>>>>

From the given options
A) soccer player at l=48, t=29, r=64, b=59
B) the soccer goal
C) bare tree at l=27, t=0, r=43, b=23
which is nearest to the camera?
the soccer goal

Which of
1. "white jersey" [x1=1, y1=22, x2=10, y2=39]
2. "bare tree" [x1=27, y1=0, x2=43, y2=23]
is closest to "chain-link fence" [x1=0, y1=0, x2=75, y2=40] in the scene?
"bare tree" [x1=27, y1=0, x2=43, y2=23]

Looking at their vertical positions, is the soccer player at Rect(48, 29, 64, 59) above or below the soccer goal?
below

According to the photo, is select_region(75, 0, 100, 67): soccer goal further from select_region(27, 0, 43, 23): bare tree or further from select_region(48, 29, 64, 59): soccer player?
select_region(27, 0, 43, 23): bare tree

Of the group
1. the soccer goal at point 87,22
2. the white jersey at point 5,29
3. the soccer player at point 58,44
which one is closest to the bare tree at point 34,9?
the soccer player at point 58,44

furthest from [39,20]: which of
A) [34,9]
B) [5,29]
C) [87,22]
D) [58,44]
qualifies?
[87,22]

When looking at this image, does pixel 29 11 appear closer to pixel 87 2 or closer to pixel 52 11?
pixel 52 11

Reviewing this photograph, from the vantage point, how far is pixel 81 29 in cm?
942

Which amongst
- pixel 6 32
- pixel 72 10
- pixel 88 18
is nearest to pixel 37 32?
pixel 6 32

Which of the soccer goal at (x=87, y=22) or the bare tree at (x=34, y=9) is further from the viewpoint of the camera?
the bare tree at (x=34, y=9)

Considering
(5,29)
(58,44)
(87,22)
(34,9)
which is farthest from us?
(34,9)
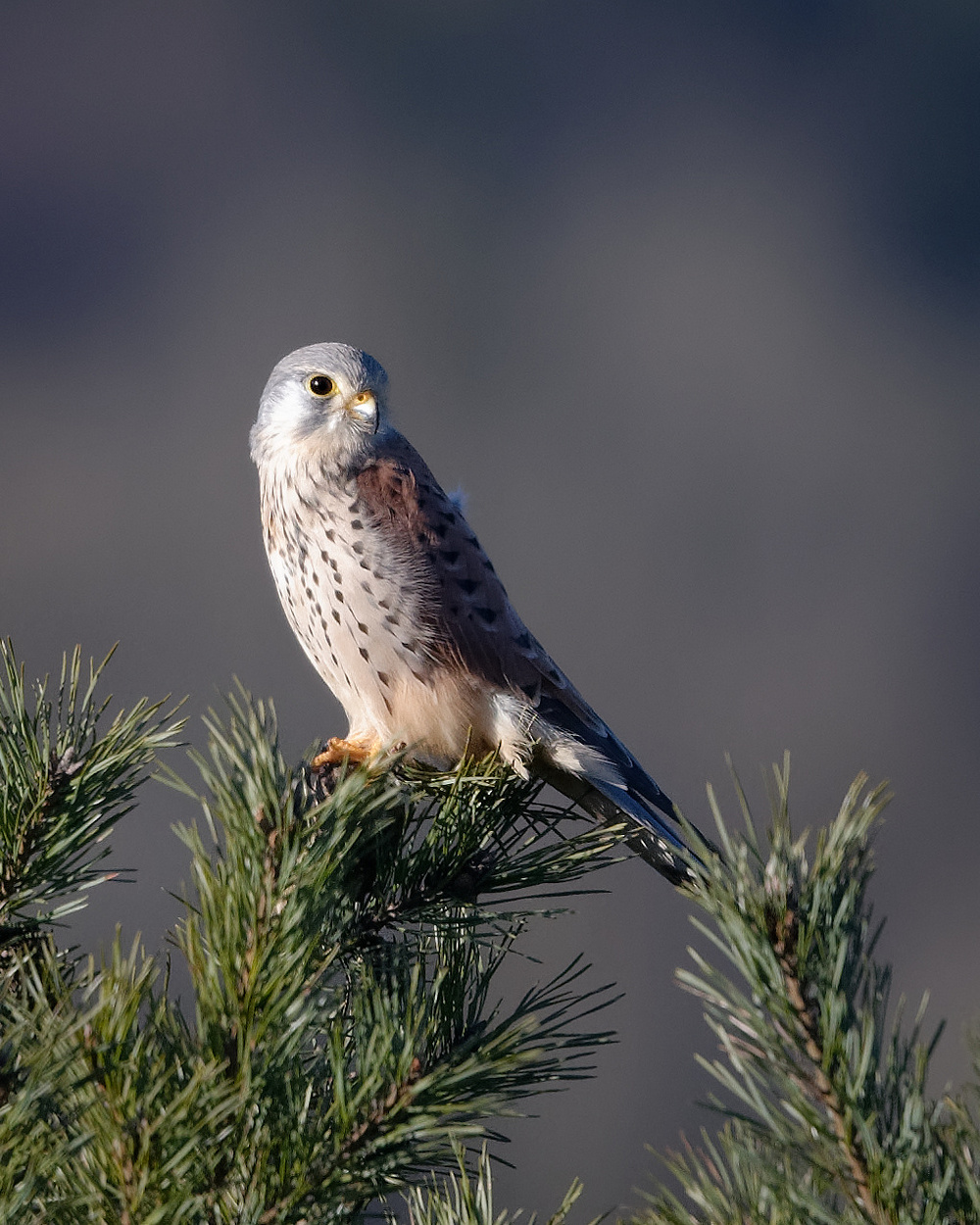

<<<<

- _WORK REQUIRED_
Format every line of the rows above as a Markdown table with the columns "Line No." and "Line Text", numbering the lines in order and skipping blank lines. Do not include the pictures in your answer.

- _THE SOLUTION_
| Line No. | Line Text |
|---|---|
| 1 | From the given options |
| 2 | A) soccer player at l=48, t=29, r=64, b=59 |
| 3 | B) the soccer goal |
| 4 | C) bare tree at l=27, t=0, r=43, b=23 |
| 5 | which is nearest to the camera? |
| 6 | the soccer goal |
| 7 | Which of |
| 8 | 1. "white jersey" [x1=1, y1=22, x2=10, y2=39] |
| 9 | 2. "bare tree" [x1=27, y1=0, x2=43, y2=23] |
| 10 | is closest to "chain-link fence" [x1=0, y1=0, x2=75, y2=40] in the scene? |
| 11 | "bare tree" [x1=27, y1=0, x2=43, y2=23] |
| 12 | Looking at their vertical positions, is the soccer player at Rect(48, 29, 64, 59) above or below the soccer goal? |
| 13 | below |
| 14 | According to the photo, is select_region(75, 0, 100, 67): soccer goal further from select_region(27, 0, 43, 23): bare tree or further from select_region(48, 29, 64, 59): soccer player? |
| 15 | select_region(27, 0, 43, 23): bare tree |
| 16 | Of the group |
| 17 | 1. the soccer goal at point 87,22 |
| 18 | 2. the white jersey at point 5,29 |
| 19 | 3. the soccer player at point 58,44 |
| 20 | which one is closest to the bare tree at point 34,9? |
| 21 | the soccer player at point 58,44 |
| 22 | furthest from [39,20]: which of |
| 23 | A) [34,9] |
| 24 | B) [5,29] |
| 25 | C) [87,22] |
| 26 | D) [58,44] |
| 27 | qualifies? |
| 28 | [87,22] |
| 29 | When looking at this image, does pixel 29 11 appear closer to pixel 87 2 or closer to pixel 52 11? |
| 30 | pixel 52 11 |
| 31 | Reviewing this photograph, from the vantage point, how far is pixel 81 29 in cm? |
| 32 | 942 |
| 33 | Which amongst |
| 34 | - pixel 6 32 |
| 35 | - pixel 72 10 |
| 36 | - pixel 88 18 |
| 37 | is nearest to pixel 37 32? |
| 38 | pixel 6 32 |
| 39 | Which of the soccer goal at (x=87, y=22) or the bare tree at (x=34, y=9) is further from the viewpoint of the camera? |
| 40 | the bare tree at (x=34, y=9) |
| 41 | Considering |
| 42 | (5,29) |
| 43 | (58,44) |
| 44 | (87,22) |
| 45 | (34,9) |
| 46 | which is farthest from us? |
| 47 | (34,9) |